Задания к работе:
a) Перепишите часть отрывка о портретах детей князя Путятина, начиная со слов «Через несколько лет» и заканчивая словами «в 1820-х годах.». Замените в ней «Академии художеств» на «Императорской академии».
b) Изложите содержание отрывка о портретах детей князя Путятина в двух предложениях.

Выбранный отрывок:
* * * * *
Через несколько лет Венецианов снова возвращается к портретам детей князя Путятина. Об одном из них, портрете Веры Путятиной, мы уже подробно говорили. Другая работа, известная еще под названием «Мальчик на овце», по традиции отнесена к 1831–1833 годам на том лишь основании, что она упомянута в отчете Академии художеств за эти годы. Если принять эту датировку, то Путятину здесь должно быть около тридцати лет. Подростку же в портрете лет шестнадцать-семнадцать. Значит, написана картина, скорее всего, в 1820-х годах.
* * * * *
Сведения:
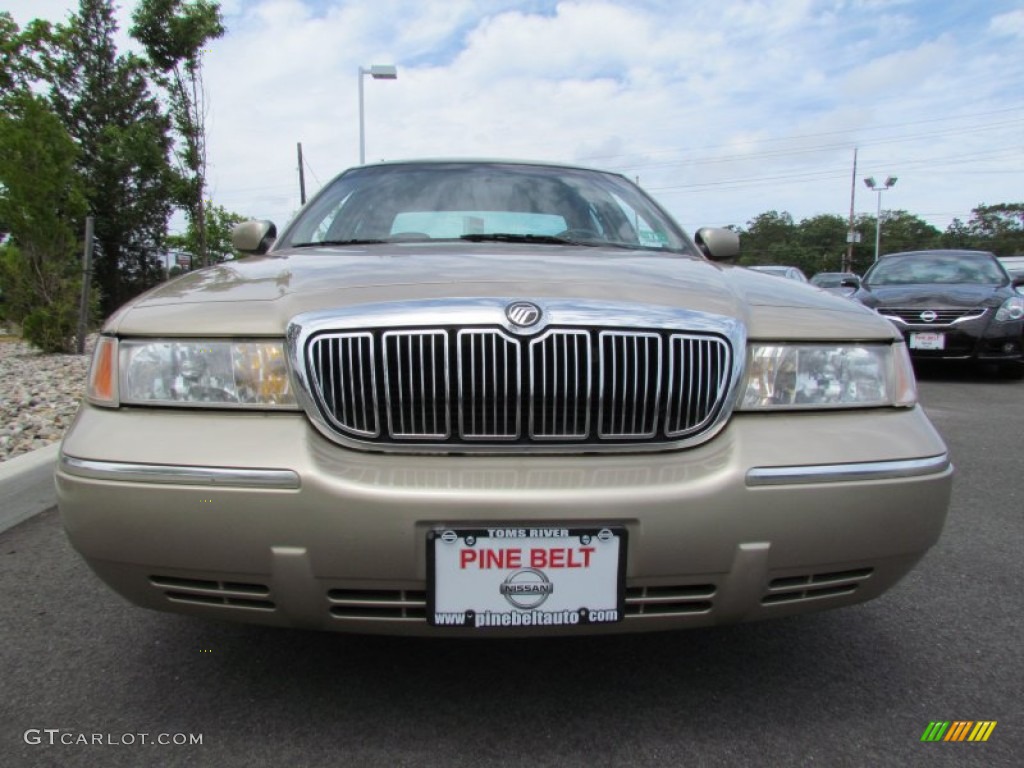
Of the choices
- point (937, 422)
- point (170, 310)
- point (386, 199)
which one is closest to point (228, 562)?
point (170, 310)

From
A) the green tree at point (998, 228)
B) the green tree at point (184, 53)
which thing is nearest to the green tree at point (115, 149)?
the green tree at point (184, 53)

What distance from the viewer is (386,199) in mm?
2973

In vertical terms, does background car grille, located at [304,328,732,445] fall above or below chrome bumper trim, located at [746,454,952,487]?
above

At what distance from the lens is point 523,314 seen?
1.62m

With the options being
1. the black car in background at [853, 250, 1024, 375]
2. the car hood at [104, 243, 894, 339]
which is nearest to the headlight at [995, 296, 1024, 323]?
the black car in background at [853, 250, 1024, 375]

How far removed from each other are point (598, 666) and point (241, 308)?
4.22ft

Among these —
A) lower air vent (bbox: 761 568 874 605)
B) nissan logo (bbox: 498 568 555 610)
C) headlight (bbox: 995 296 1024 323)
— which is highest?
headlight (bbox: 995 296 1024 323)

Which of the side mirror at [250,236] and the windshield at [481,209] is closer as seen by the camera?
the windshield at [481,209]

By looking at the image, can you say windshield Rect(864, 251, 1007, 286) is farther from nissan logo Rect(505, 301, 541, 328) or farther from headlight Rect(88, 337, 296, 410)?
headlight Rect(88, 337, 296, 410)

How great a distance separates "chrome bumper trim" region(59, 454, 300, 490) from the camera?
1516mm

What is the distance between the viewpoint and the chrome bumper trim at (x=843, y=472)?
62.1 inches

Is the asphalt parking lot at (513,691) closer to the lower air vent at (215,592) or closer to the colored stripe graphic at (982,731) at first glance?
the colored stripe graphic at (982,731)

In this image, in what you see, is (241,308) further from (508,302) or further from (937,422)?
(937,422)

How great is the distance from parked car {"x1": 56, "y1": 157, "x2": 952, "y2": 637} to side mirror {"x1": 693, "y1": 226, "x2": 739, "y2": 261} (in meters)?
1.23
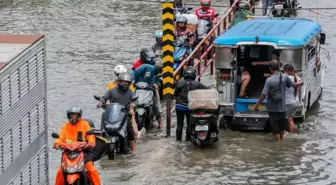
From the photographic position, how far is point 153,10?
32938 millimetres

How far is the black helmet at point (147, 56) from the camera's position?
1897 cm

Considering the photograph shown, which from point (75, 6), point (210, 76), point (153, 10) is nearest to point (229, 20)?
point (210, 76)

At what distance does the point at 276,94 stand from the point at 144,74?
291 cm

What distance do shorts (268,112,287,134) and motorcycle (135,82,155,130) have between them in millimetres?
2292

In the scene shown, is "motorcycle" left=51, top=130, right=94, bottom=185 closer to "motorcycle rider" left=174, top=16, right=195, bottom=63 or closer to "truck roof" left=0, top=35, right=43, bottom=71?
"truck roof" left=0, top=35, right=43, bottom=71

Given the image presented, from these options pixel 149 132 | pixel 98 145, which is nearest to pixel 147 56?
pixel 149 132

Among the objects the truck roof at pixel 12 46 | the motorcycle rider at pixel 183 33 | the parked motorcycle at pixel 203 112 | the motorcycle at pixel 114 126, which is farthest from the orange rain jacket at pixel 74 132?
the motorcycle rider at pixel 183 33

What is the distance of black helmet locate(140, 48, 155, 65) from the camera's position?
19.0m

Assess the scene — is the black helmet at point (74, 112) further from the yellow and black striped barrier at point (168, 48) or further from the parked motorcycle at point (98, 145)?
the yellow and black striped barrier at point (168, 48)

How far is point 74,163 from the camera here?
43.6 ft

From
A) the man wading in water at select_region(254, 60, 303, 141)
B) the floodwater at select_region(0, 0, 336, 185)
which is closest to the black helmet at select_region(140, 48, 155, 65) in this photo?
the floodwater at select_region(0, 0, 336, 185)

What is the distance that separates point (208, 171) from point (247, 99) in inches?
112

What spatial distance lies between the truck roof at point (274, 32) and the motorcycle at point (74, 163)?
5.04 m

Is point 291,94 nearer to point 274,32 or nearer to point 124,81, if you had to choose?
point 274,32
* * * * *
Ответы к заданиям:
a)
Через несколько лет Венецианов снова возвращается к портретам детей князя Путятина. Об одном из них, портрете Веры Путятиной, мы уже подробно говорили. Другая работа, известная еще под названием «Мальчик на овце», по традиции отнесена к 1831–1833 годам на том лишь основании, что она упомянута в отчете Императорской академии за эти годы. Если принять эту датировку, то Путятину здесь должно быть около тридцати лет. Подростку же в портрете лет шестнадцать-семнадцать. Значит, написана картина, скорее всего, в 1820-х годах.

b) Венецианов вновь пишет детей князя Путятина, и одна из этих работ, «Мальчик на овце», по традиции датируется 1831–1833 годами лишь потому, что упомянута в отчете Академии художеств за эти годы. Однако при такой датировке Путятину было бы около тридцати лет, а подростку на портрете лет шестнадцать-семнадцать, поэтому картина, скорее всего, написана в 1820-х годах.